Scraped caption text data »
*** Block opens ***
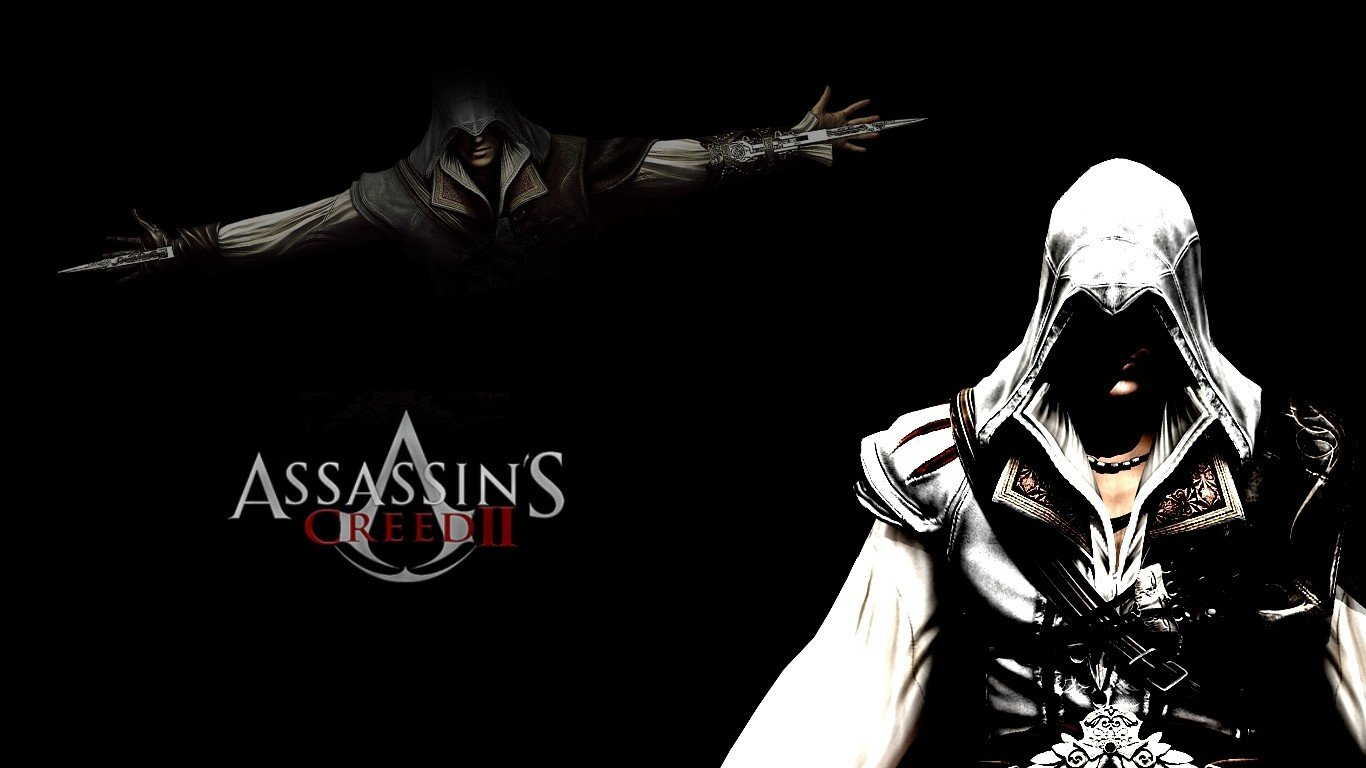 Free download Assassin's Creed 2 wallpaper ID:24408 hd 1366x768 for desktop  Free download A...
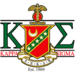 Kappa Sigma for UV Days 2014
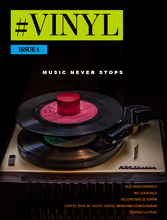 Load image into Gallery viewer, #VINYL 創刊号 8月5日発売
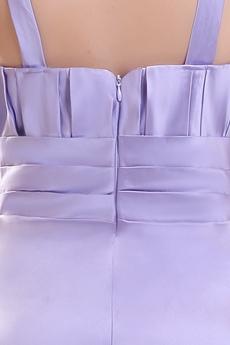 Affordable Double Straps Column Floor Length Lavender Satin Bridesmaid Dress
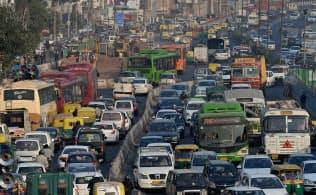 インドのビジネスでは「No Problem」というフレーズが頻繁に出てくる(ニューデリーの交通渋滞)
*** Block closes ***
*** Block opens ***
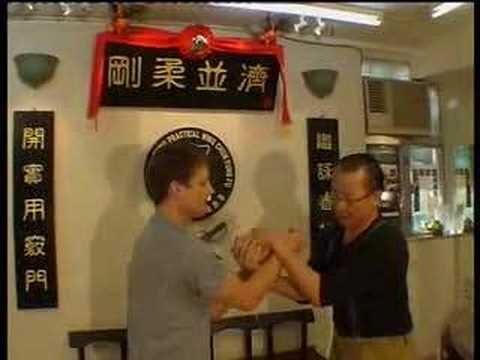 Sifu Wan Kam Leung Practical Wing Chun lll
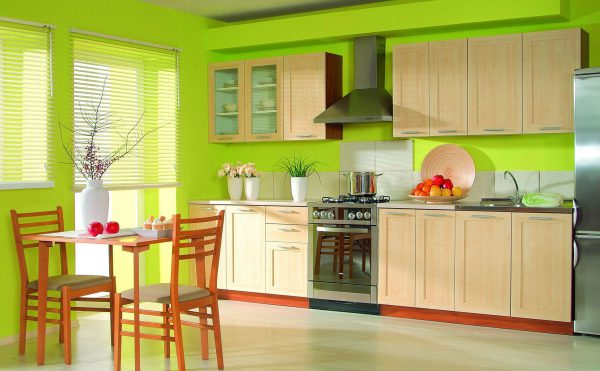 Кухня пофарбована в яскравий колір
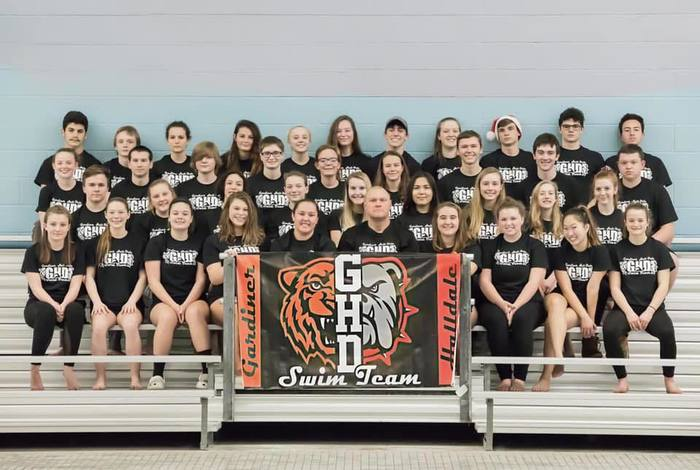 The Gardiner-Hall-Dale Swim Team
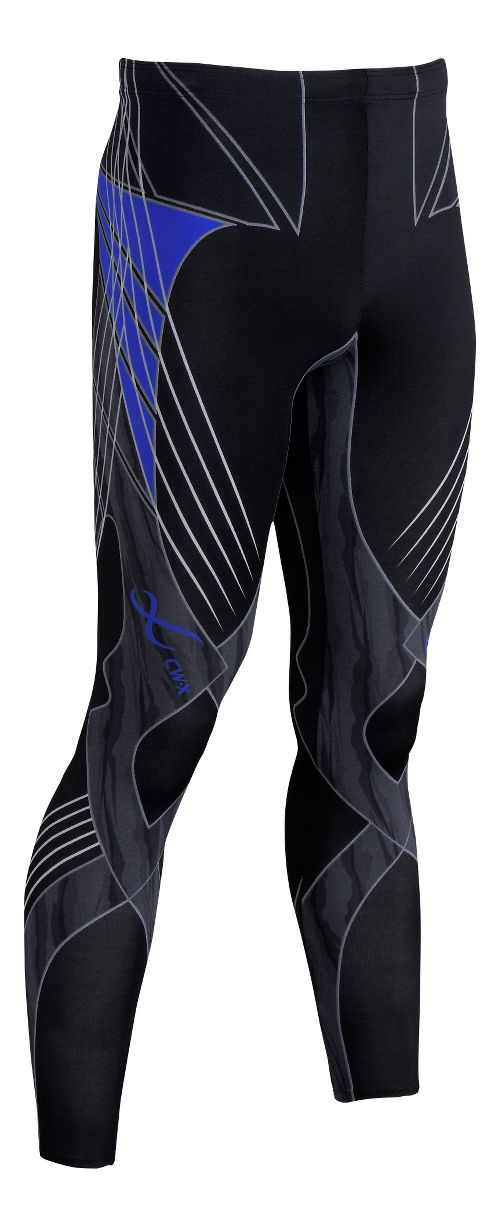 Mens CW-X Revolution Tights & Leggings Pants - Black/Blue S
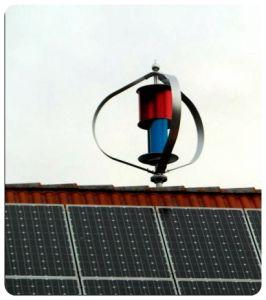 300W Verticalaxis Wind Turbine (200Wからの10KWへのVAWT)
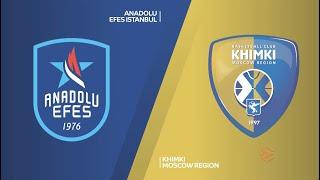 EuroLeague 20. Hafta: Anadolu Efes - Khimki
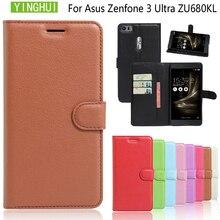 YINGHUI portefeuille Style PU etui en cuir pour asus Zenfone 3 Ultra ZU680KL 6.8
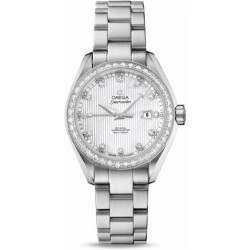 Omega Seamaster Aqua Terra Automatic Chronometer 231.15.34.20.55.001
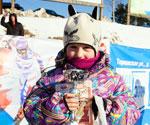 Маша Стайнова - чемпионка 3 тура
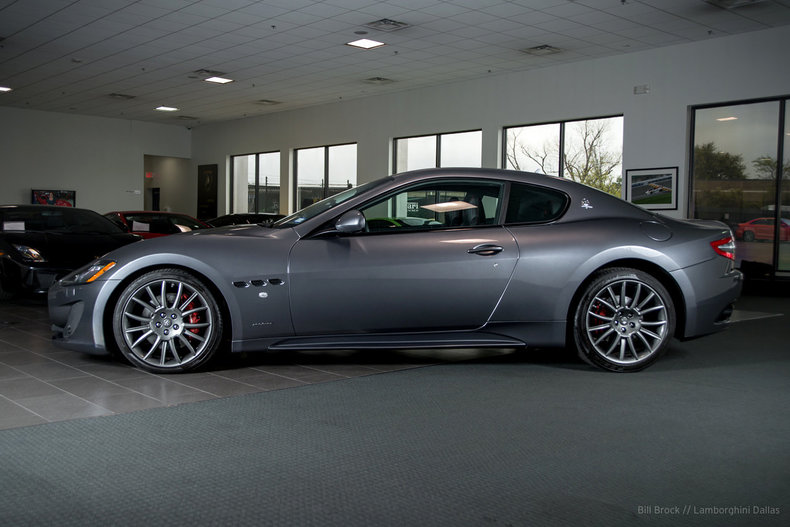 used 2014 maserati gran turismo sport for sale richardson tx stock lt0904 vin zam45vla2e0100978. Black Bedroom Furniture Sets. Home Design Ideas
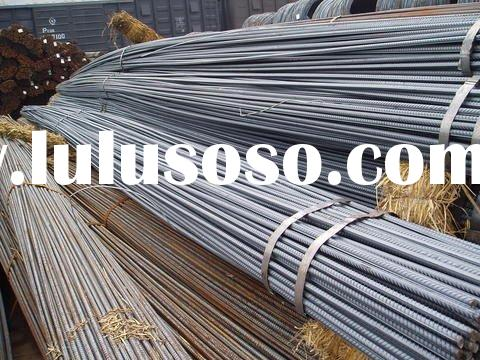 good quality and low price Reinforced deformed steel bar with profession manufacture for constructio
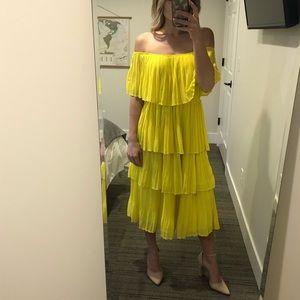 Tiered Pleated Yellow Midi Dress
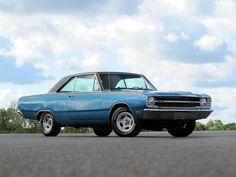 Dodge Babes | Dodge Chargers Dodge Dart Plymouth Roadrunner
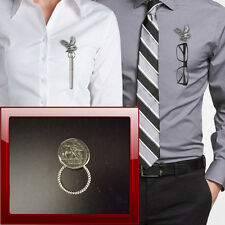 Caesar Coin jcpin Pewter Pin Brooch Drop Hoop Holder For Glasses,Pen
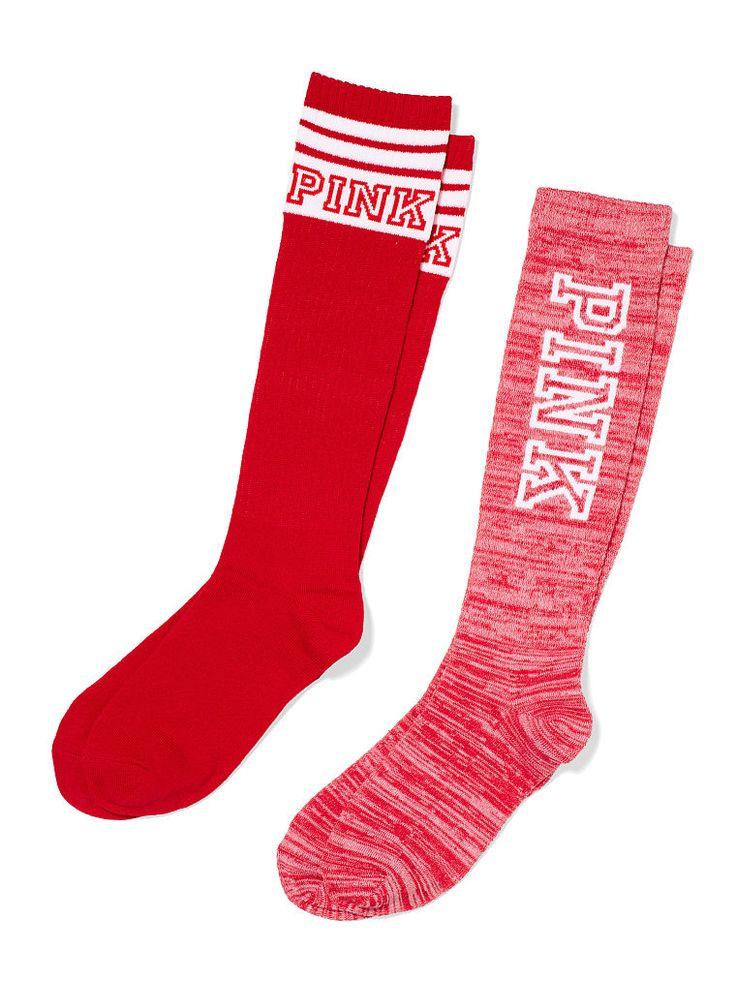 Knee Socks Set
*** Block closes ***
*** Block opens ***
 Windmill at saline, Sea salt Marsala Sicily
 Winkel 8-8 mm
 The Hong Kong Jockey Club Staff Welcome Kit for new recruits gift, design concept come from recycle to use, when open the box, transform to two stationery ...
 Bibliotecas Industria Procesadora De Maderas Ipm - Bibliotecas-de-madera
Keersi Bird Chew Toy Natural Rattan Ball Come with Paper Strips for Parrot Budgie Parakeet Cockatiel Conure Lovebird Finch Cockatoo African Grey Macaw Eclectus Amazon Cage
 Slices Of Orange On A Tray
*** Block closes ***
Problem details »
Print exactly, with no pictures, the lines above from the one that holds "Load image into" through the one that holds "インドのビジネスでは「No Proble", both of them included.

Response to this task »
 Load image into Gallery viewer, #VINYL 創刊号 8月5日発売
 Affordable Double Straps Column Floor Length Lavender Satin Bridesmaid Dress
 インドのビジネスでは「No Problem」というフレーズが頻繁に出てくる(ニューデリーの交通渋滞)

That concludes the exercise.